▸ **Problems to work on**:
1: Summarize the passage on corruption in Cambodia and Thailand in two sentences.
2: Carry the passage on corruption in Cambodia and Thailand forward from its final sentence.

▸ **Text shown**:
In Cambodia, the top anti-drug police official in Phnom Penh was sentenced to 12 years in prison for hoarding a supply of illegal drugs and for receiving bribes to let convicted drug offenders skip out of jail.

Not to be out done, Cambodia’s Ministry of Social Affairs, Veterans and Youth Rehabilitation has been told to repay an estimated US$5.5 million it paid to “ghost officials” and used in “irregular expenses”.

Officials were found to have stolen money from the pensions of dead and retired civil servants, but no arrests were to be made at the time, Cambodian Premier Hun Sen said.

Just across the border in Thailand, however, in a public opinion poll 65.3 percent of respondents wanted former prime minister Thaksin Shinawatra to have no involvement in the Cabinet formation because his opponents could stage political turmoil or a coup.

Another reason might also be that during Thaksin’ s previous term six-year term of office, “crony capitalism” was widespread, causing a flowering of corruption starting with the prime minister, himself.

▸ **Data section**:
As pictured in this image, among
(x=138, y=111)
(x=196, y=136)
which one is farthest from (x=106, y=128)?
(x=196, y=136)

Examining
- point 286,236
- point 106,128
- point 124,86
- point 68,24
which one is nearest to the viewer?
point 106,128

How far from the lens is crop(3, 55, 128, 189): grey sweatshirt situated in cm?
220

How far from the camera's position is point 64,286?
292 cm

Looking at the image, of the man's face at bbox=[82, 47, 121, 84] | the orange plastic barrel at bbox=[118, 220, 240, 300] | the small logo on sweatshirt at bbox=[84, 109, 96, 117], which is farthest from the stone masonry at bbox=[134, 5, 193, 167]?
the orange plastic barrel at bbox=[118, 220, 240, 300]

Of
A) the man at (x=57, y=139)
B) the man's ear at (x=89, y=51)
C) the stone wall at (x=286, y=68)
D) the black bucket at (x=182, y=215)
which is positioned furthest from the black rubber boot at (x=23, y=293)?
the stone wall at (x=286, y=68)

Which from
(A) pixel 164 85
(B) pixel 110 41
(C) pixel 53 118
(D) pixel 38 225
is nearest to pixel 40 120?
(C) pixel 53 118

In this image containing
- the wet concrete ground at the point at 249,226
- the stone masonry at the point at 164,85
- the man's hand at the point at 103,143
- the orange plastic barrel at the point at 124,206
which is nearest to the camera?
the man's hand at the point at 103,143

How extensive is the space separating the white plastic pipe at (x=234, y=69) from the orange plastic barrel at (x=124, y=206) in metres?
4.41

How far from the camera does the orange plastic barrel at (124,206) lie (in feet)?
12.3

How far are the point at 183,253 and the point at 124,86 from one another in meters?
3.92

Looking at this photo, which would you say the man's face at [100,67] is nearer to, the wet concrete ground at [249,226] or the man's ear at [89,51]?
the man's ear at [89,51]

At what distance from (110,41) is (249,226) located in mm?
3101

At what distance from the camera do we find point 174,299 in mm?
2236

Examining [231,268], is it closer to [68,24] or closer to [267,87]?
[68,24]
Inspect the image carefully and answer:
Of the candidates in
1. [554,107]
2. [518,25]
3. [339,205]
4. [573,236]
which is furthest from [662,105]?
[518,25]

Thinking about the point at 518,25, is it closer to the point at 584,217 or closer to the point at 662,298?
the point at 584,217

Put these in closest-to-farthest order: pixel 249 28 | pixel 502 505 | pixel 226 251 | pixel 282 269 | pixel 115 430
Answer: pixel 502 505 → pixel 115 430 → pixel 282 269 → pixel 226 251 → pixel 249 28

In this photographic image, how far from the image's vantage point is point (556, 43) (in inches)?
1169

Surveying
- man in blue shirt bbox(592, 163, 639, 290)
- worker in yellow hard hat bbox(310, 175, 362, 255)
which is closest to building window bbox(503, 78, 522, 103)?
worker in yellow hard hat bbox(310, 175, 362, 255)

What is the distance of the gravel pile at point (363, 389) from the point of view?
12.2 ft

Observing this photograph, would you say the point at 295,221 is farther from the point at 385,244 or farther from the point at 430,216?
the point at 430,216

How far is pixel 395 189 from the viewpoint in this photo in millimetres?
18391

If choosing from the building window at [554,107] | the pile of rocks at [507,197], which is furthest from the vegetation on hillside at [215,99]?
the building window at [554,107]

▸ **In response**:
1: In Cambodia, Phnom Penh's top anti-drug police official was sentenced to 12 years in prison for hoarding illegal drugs and taking bribes to let convicted drug offenders out of jail, and a government ministry was told to repay about US$5.5 million paid to "ghost officials" and used in "irregular expenses." In Thailand, 65.3 percent of respondents in a public opinion poll wanted former prime minister Thaksin Shinawatra to have no role in forming the Cabinet, because his opponents could stage political turmoil or a coup.

2:
In Thai government, top ministerial appoints are highly coveted as their budgets can be used to siphon funds into private pockets. It’s a worldwide issue, but it seems particularly difficult to combat in Asean.

Cambodia’s initiatives provide ample evidence that effective steps can be taken and the poll of Thai citizens shows there is concern over what personalities will take up ministerial positions.

The results of the recent poll are likely to have little influence on what actually occurs in selecting a new Thai Cabinet, however.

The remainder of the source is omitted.